Talvez um alento para aqueles de mentalidade ativista venha do que se conhece sobre o modo de vida das comunidades tântricas, especialmente aquelas não-dualistas. Sabe-se que as comunidades tântricas não-dualistas eram bastante radicais, em termos sociais, para seu tempo por dois aspectos principais: não haver distinção de castas e não haver distinção de gênero em termos hierárquicos. Alguns professores mencionam que, naquelas comunidades, a simples menção a algum tipo de hierarquia por casta ou gênero seria motivo para expulsão da comunidade. No entanto, o que poucos percebem é que essas regras igualitárias eram consideradas apenas dentro da comunidade espiritual, não havia nenhum esforço ou tentativa de impor essa “igualdade” na comunidade externa. Esse igualitarismo na comunidade espiritual decorria do entendimento não-dualista de que todos somos a mesma consciência.
Algumas pessoas ainda tentam trazer a imagem das divindades femininas como símbolos de feminismo. Essa uma tentativa perigosa, sobre a qual sugiro a leitura deste texto. No texto do link, a autora levanta mais questionamentos antes de responder se as deusas indianas são feministas. Uma pergunta que ela faz é: Quem pergunta sobre feminismo? Por que pergunta? Com qual intenção? Sugiro que o leitor investigue um pouco sobre a influência da política nacionalista indiana na propagação dos yogásanas, por exemplo. Será que não estariam tentando fazer algo parecido com as devis? Se olharmos para o texto Devi Mahatmya, veremos que as deusas surgem a partir da energia vital (ou representam a energia vital) dos deuses. E elas veem para resolver questões “pessoais” dos devas que eles sozinhos não estavam sendo capazes de resolver. É claro que estou apresentando aqui uma versão bem literal de interpretação sem muito misticismo ou psicologização (o que tem sido muito comum recentemente).

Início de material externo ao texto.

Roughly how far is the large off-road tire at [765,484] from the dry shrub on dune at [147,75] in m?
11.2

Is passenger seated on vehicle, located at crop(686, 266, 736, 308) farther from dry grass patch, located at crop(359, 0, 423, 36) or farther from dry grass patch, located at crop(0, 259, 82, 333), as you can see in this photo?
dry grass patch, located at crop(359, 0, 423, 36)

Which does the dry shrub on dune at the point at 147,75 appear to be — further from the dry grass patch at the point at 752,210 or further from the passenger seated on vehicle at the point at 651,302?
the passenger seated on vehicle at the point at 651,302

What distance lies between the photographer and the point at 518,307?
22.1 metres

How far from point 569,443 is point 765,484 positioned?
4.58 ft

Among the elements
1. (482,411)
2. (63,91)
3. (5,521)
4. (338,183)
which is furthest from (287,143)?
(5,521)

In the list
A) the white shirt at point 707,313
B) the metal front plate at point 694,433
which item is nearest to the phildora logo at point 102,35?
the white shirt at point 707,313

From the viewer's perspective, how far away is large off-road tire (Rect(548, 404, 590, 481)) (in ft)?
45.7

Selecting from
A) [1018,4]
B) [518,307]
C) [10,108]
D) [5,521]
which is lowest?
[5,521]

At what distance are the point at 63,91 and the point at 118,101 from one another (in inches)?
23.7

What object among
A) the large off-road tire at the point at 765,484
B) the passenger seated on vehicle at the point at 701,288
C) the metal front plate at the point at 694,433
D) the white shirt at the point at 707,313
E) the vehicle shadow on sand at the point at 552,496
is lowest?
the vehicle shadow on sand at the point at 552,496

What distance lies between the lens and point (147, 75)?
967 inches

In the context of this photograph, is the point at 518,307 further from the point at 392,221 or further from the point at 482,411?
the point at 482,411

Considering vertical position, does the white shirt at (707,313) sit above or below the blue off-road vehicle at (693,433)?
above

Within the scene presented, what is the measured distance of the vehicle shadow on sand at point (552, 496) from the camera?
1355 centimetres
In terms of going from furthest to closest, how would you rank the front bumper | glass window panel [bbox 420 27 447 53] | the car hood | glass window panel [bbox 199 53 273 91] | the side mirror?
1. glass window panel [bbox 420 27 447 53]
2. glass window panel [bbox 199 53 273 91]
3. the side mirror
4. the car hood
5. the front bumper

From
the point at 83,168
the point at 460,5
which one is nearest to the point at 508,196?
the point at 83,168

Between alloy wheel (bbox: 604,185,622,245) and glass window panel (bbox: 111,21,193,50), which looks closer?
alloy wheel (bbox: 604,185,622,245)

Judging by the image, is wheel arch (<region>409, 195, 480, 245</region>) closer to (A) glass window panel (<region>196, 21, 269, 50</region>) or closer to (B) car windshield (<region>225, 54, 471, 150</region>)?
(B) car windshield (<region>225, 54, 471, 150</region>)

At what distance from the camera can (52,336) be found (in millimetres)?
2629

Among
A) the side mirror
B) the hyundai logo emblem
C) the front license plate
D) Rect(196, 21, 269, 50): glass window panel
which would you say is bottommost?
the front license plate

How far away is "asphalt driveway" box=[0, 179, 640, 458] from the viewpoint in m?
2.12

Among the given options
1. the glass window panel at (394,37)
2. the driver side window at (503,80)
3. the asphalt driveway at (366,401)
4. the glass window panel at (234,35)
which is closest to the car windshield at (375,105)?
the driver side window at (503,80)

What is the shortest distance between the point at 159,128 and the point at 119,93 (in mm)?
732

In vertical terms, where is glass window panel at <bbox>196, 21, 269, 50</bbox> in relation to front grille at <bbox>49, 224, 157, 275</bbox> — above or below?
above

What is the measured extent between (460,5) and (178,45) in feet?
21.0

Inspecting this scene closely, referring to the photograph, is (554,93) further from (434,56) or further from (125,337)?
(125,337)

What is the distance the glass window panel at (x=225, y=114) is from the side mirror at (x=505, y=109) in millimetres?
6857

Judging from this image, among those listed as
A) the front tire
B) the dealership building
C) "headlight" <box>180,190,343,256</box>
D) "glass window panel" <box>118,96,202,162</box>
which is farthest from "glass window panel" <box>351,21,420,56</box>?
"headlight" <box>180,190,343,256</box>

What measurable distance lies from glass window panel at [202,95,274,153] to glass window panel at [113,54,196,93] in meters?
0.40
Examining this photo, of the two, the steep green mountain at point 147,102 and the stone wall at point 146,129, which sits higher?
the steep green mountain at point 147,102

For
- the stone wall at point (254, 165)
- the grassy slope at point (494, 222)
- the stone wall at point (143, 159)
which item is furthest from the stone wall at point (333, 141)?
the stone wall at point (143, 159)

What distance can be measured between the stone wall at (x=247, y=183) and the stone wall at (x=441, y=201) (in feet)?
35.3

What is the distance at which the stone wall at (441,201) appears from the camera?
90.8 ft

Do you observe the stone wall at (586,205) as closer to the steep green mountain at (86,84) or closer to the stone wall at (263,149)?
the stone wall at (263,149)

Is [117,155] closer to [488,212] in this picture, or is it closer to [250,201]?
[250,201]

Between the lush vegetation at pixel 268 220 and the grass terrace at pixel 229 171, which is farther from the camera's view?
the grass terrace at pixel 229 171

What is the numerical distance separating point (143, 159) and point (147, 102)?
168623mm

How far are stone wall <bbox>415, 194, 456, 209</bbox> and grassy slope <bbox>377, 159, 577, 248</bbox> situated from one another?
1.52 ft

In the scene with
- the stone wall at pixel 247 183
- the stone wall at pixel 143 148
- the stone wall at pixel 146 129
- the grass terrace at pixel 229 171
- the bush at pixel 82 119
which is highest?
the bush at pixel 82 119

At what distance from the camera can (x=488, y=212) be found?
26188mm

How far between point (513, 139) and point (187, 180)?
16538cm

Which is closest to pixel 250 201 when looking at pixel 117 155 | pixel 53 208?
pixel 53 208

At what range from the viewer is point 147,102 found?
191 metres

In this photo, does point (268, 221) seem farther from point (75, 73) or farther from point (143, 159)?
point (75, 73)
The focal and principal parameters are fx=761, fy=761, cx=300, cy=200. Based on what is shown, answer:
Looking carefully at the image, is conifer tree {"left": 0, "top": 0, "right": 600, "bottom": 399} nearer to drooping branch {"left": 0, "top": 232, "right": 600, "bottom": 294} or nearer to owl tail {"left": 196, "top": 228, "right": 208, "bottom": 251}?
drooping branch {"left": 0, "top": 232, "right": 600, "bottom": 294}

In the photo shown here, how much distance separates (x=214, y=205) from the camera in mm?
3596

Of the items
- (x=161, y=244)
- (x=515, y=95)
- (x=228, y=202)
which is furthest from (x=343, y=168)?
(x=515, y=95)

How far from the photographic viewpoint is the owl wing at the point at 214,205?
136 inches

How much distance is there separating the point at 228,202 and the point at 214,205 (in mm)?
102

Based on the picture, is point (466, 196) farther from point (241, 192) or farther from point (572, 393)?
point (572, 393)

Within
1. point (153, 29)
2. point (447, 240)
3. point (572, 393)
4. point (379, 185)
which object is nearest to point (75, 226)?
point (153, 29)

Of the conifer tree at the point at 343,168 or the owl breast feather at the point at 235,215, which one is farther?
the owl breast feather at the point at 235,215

Porém, as ideias apresentadas nos parágrafos anteriores não servem como argumento para sugerir que um Yogi não deveria se envolver com lutas sociais ou políticas. Na verdade, nesse aspecto creio que não existam deveres ou obrigações. Mas se pensarmos em termos de bom senso, faz sentido que uma pessoa que trilha o caminho espiritual há algum tempo fique indignado diante de situações injustas e queira atuar de alguma forma para a construção de um mundo melhor. O que não faz sentido é querer argumentar a favor de ativismos utilizando textos que são claramente focados em renúncia radical ou em dharma pessoal. Mas se você sabe que seu dharma pessoal é se envolver com tais questões, siga em frente.
Por mais ilusório que você pense que o mundo é, para aqueles que estão sofrendo o sofrimento é “real”.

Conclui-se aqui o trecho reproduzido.